The CNN piece captures sentiment well but the FT's labor coverage this morning pointed out that the headline consumer confidence numbers are being dragged down entirely by the expectations component, while the present-situation index actually ticked up, which contradicts the narrative of a real-time spending pullback. The real tension is between survey-based sentiment and actual transaction data from payment processors, and neither CNN nor the FT have squared why

the real story nobody is connecting is that the small business owners on Reddit’s r/restaurant and r/smallbusiness are saying their netcard settlement delays doubled in the last three weeks. that means the payment processors themselves are tightening risk thresholds on merchant accounts ahead of actual defaults, which would never show up in consumer confidence surveys or even the FT's transaction data until its too late.

Nova's point about netcard settlement delays is actually the most predictive signal in this thread right now. The payment processors sit on real-time cash flow data and don't tighten risk thresholds unless their models are already seeing deterioration that hasn't hit the official releases yet. Monty's right that the Kansas City Fed index was an early warning, but if Nova's Reddit sample is reflecting a broader trend

That CNN piece is painting with too broad a brush. The Kansas City Fed's labor market conditions index for May actually ticked up to 1.2 from 0.8 in April, which directly contradicts the "spending pullback" narrative. The article URL is already in the chat.

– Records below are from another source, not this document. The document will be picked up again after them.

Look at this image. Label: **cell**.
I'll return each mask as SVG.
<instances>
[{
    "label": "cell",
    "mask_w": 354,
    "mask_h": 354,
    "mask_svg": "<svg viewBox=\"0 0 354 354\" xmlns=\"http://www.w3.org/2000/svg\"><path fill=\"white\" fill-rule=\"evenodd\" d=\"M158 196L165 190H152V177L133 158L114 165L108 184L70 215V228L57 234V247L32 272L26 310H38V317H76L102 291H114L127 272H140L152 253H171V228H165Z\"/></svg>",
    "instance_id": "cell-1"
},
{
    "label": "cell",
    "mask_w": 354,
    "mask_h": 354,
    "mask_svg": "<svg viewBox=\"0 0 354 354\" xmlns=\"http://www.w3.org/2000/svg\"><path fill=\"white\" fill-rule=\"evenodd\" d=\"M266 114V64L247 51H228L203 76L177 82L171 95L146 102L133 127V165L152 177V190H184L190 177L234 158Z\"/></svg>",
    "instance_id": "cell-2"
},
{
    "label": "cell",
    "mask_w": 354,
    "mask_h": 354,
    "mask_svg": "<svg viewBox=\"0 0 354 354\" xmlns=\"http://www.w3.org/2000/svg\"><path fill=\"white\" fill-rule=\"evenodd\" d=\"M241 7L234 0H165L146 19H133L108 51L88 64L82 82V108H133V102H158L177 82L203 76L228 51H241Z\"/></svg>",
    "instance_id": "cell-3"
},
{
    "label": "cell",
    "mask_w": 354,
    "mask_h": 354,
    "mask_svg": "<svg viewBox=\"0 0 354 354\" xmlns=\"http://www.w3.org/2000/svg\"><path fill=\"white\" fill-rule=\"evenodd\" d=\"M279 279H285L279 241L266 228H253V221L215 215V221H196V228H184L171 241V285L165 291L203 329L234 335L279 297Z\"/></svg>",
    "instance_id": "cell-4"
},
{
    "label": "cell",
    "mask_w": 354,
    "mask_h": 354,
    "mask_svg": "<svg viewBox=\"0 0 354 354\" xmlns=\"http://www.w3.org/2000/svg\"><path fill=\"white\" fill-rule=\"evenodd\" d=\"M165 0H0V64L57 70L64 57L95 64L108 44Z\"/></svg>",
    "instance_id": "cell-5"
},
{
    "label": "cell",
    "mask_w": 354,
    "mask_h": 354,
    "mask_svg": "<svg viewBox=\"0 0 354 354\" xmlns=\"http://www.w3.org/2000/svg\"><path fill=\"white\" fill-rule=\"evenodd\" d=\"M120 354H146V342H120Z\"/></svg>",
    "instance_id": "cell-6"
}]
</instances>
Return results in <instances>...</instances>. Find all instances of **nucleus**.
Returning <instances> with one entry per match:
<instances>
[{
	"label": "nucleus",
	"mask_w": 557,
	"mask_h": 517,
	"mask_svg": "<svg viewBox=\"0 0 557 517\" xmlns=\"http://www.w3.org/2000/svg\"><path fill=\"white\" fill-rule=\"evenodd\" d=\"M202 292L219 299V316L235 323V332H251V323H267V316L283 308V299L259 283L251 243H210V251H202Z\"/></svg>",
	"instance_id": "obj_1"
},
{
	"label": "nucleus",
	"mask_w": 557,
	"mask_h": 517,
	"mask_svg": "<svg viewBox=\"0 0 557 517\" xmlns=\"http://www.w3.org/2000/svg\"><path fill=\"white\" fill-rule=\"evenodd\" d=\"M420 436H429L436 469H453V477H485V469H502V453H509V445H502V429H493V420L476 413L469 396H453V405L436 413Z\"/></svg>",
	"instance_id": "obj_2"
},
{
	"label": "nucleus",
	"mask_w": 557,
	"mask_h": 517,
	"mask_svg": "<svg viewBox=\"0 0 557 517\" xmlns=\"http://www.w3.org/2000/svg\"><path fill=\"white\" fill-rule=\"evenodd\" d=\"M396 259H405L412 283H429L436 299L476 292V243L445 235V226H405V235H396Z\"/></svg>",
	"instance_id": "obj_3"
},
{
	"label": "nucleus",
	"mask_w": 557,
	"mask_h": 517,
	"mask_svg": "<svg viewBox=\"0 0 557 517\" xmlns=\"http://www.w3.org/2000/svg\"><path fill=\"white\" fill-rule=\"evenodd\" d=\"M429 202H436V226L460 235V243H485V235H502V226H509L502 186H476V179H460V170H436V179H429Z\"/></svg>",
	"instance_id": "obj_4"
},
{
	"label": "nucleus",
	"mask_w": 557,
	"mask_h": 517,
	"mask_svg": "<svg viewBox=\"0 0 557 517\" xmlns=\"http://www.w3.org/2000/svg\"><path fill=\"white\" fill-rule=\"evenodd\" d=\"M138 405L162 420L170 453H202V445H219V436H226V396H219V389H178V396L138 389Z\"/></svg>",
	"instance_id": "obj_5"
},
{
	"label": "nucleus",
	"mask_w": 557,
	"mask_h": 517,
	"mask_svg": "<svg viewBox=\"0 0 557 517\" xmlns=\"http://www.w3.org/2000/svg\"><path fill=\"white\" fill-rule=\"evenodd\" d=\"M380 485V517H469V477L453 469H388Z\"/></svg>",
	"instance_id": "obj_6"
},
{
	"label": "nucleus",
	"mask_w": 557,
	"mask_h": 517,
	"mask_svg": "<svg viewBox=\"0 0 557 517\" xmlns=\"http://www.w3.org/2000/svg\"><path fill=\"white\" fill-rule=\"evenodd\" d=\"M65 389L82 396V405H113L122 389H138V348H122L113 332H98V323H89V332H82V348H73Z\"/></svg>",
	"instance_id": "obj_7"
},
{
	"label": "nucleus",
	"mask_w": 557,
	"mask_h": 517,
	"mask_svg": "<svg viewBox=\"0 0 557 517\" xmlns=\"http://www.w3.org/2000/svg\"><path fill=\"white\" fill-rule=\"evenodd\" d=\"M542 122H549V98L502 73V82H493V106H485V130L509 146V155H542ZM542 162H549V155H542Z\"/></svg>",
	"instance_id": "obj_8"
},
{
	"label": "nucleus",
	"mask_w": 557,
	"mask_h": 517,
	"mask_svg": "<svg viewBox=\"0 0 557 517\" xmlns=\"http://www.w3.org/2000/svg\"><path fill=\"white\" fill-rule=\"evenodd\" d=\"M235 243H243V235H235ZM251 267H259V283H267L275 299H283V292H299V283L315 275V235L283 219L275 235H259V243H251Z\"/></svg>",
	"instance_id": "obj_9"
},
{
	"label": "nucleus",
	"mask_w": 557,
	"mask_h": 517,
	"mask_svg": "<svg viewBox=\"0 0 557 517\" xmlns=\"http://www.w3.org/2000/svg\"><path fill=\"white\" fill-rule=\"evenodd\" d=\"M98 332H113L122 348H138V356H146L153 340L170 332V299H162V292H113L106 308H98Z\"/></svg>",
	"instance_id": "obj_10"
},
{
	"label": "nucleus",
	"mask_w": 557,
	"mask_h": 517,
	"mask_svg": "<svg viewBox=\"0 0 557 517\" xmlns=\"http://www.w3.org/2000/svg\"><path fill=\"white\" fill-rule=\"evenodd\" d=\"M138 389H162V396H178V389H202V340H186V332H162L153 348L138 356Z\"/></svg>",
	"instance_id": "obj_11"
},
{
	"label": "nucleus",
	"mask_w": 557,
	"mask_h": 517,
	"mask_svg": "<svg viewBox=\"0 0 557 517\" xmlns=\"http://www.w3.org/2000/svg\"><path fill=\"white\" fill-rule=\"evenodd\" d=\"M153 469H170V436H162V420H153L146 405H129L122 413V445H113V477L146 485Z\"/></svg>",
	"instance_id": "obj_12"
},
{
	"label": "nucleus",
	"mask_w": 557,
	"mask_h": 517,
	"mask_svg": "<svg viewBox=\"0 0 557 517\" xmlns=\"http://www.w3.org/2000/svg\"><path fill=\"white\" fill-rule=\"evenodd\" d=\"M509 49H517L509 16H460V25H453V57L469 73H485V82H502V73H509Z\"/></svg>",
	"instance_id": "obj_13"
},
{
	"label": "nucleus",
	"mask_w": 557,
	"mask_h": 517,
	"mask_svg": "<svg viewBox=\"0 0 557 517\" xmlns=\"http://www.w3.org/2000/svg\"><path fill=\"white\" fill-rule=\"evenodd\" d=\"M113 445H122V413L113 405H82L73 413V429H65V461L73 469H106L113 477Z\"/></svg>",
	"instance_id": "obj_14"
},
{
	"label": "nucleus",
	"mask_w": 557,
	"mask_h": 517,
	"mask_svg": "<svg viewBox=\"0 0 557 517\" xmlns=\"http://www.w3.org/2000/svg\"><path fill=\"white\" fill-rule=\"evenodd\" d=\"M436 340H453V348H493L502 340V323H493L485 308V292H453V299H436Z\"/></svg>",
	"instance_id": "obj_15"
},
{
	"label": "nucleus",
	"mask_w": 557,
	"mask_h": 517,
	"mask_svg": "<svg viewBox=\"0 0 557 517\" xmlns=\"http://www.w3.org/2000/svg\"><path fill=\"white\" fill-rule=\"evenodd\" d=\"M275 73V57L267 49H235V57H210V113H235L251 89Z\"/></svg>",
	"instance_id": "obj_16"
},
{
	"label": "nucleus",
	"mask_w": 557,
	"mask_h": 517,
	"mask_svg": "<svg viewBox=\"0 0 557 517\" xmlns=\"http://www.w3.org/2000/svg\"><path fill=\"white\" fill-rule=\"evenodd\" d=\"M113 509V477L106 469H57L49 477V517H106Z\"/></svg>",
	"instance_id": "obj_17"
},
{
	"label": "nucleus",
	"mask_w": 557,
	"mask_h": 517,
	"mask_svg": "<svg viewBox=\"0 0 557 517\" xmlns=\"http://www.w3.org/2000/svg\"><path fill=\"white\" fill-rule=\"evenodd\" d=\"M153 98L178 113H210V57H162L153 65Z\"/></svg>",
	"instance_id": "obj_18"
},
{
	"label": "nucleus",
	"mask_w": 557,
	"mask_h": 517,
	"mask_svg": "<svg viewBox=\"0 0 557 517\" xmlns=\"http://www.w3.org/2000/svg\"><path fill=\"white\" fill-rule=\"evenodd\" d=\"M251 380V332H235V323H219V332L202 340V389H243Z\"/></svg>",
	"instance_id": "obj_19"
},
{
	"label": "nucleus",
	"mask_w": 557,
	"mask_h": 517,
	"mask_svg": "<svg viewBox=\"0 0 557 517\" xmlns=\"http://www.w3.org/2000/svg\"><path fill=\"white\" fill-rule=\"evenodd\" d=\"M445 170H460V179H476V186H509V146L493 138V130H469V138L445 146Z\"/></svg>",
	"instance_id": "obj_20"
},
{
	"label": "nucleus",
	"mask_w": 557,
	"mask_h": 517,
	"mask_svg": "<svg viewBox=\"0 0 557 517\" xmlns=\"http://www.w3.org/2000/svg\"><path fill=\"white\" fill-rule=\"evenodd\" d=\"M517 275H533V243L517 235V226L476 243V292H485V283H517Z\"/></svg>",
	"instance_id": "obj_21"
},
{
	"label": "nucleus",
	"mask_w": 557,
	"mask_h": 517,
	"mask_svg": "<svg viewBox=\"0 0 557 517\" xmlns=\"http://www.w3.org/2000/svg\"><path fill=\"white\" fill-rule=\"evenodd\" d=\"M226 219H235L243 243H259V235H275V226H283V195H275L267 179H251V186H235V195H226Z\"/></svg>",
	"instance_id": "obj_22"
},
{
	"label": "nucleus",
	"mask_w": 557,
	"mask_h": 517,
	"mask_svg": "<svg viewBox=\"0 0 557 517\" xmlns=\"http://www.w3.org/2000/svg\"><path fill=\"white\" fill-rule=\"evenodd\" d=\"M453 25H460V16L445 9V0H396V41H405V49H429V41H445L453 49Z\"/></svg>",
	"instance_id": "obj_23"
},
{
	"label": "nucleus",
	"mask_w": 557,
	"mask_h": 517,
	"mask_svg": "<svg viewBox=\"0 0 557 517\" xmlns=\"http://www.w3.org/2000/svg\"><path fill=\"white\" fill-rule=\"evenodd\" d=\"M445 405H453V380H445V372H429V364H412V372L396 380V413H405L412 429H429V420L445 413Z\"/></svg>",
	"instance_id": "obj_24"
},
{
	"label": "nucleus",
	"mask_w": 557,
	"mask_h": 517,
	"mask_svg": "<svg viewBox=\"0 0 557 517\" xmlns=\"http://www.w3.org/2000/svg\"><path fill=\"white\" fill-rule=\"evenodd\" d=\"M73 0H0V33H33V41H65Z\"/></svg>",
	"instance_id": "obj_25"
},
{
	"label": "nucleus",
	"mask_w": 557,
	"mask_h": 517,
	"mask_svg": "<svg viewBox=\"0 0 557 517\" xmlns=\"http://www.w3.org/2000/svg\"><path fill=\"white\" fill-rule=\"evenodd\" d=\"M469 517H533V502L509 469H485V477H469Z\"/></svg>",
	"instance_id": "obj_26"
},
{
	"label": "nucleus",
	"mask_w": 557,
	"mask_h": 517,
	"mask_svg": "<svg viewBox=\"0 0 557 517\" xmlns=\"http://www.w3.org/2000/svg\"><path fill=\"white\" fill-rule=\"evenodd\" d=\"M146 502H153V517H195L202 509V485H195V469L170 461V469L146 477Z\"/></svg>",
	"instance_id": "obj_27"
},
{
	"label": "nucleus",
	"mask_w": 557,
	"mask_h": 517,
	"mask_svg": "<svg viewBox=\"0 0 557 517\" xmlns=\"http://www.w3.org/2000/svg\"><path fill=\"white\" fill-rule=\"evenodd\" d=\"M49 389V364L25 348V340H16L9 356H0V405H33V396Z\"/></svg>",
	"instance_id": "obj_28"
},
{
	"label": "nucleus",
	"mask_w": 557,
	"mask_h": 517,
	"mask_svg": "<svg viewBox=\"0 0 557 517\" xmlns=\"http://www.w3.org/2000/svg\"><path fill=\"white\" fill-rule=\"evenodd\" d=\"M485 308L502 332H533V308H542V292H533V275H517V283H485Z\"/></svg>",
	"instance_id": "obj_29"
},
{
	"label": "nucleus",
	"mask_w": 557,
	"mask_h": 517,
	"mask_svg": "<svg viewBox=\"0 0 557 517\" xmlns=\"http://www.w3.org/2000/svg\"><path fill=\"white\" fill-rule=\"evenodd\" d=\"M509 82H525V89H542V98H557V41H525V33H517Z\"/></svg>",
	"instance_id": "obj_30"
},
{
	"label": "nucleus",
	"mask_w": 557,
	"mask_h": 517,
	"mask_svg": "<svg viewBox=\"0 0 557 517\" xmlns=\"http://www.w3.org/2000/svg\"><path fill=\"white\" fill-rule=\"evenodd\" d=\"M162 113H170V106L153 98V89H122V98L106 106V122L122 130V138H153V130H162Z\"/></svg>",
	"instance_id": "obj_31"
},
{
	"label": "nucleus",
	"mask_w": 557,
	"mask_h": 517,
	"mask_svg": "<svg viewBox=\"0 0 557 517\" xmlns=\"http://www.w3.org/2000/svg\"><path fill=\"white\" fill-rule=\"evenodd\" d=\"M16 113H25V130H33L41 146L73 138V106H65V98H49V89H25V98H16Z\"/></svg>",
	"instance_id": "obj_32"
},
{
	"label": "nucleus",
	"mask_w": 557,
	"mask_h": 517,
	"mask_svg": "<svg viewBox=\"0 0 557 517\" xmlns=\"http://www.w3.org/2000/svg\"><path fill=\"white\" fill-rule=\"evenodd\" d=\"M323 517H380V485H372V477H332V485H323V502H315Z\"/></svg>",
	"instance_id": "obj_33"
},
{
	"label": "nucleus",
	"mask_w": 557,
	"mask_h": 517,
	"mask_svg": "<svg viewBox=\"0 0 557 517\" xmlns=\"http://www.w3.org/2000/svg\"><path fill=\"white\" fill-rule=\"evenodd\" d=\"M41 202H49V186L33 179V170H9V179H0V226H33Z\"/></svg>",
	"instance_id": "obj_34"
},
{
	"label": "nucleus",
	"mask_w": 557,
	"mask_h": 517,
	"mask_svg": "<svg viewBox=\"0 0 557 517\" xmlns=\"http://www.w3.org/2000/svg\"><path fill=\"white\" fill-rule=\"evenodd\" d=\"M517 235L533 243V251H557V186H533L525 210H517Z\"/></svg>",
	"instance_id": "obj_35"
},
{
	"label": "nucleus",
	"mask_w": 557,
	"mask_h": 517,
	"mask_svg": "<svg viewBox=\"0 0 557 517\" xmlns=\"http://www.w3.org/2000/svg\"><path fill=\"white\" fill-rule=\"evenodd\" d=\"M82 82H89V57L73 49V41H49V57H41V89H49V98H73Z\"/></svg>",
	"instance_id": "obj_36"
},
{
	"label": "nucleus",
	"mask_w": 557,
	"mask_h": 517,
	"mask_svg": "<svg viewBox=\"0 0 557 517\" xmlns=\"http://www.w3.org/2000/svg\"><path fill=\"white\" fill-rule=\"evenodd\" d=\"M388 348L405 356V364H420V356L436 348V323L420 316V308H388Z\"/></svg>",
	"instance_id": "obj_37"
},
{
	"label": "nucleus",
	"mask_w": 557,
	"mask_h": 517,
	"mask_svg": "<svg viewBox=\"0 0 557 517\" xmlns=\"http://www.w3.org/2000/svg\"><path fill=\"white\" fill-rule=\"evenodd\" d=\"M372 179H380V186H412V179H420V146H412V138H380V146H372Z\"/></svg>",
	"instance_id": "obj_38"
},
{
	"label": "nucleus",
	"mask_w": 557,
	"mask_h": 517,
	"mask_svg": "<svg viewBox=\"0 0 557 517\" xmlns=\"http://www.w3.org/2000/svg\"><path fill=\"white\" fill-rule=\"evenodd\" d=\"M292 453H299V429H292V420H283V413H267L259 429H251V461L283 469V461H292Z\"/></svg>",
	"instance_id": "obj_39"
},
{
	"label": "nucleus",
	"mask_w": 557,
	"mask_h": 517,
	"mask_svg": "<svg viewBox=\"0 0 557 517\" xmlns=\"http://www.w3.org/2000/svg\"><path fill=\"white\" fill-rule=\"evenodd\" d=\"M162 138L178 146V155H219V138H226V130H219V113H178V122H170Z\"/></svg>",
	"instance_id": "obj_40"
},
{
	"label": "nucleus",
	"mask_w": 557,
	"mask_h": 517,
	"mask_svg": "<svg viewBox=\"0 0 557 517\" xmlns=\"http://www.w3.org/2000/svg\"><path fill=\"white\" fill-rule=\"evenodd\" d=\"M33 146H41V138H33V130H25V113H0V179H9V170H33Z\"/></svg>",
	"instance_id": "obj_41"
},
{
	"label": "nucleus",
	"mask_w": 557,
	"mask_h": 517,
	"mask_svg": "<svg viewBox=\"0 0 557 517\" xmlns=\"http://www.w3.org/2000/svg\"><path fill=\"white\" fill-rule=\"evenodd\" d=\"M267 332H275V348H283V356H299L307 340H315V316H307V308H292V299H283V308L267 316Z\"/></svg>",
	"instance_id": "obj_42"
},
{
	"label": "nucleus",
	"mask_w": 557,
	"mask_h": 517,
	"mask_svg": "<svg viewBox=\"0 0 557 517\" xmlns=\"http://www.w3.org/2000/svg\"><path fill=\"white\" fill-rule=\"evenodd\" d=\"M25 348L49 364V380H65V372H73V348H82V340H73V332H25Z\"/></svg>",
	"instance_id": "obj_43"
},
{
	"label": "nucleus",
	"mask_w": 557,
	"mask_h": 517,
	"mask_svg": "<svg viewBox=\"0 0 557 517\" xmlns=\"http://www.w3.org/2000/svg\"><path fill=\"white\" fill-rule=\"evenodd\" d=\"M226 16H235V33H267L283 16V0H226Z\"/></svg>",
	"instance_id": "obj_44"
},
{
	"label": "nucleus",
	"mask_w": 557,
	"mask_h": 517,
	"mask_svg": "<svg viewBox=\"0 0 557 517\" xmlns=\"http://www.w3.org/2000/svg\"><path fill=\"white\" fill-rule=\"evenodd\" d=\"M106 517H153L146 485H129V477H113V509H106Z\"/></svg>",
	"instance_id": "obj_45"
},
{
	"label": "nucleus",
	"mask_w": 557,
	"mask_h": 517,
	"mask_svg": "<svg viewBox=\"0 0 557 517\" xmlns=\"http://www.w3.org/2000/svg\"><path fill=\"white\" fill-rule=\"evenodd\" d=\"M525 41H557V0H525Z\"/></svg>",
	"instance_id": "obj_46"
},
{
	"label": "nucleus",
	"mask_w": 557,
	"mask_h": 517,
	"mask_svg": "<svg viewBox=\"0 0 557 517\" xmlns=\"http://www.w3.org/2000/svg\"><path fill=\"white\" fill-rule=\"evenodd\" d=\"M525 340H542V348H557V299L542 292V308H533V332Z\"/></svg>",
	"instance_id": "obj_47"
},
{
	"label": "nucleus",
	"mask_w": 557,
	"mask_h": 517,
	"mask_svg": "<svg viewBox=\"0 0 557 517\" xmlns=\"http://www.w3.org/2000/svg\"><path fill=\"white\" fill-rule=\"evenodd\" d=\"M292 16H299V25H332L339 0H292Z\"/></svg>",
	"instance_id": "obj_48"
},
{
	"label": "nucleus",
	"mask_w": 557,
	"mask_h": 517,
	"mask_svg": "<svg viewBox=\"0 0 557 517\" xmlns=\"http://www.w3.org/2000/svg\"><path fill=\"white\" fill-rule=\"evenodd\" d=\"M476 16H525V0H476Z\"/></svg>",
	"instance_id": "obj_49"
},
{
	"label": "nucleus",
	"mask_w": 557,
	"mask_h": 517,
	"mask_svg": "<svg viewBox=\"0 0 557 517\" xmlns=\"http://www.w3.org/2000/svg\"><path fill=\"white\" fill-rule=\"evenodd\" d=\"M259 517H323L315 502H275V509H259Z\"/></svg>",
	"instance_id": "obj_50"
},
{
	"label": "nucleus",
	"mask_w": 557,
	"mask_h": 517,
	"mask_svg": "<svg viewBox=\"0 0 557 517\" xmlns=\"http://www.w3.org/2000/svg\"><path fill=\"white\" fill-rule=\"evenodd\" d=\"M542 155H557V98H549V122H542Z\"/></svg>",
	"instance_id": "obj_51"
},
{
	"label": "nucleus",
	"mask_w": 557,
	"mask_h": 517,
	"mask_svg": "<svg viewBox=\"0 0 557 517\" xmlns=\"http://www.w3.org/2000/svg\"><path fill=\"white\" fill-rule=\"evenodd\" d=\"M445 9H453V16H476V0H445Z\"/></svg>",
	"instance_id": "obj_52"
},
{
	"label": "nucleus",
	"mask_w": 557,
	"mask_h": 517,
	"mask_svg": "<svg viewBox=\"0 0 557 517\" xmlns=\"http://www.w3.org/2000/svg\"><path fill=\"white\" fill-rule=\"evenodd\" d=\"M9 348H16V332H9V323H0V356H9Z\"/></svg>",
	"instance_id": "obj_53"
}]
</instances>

The CNN piece relies on sentiment polling, but if you read the actual Kansas City Fed data release, the labor market conditions index was at 1.2 in May versus 0.8 in April, which undercuts the "growing worry" framing entirely. I'd want to see if the survey methodology is capturing the same cohort as the small business owners Nova and Reverie are citing from Red

reddit small business owners are already reporting netcard settlement delays getting flagged by their payment processors, which is usually the real leading indicator before any fed index catches up. the people in the trenches see their payment terms tightening long before the sentiment surveys hit cnn.

Putting together what Monty and Quinn shared, the Kansas City Fed data shows a sequential improvement in labor market conditions, not a deterioration. But Nova's point about payment processor behavior is exactly the kind of micro-level friction that could show up in the July data before the macro indexes adjust.

the CNN story is largely vibes-based reporting, but the real story is what Nova flagged — payment processor flagging is a cash-flow crunch that predates any Fed index by 6-8 weeks. if you're watching the New York Fed's Survey of Consumer Expectations due out Thursday, that's where the hard numbers on job security perceptions will actually land.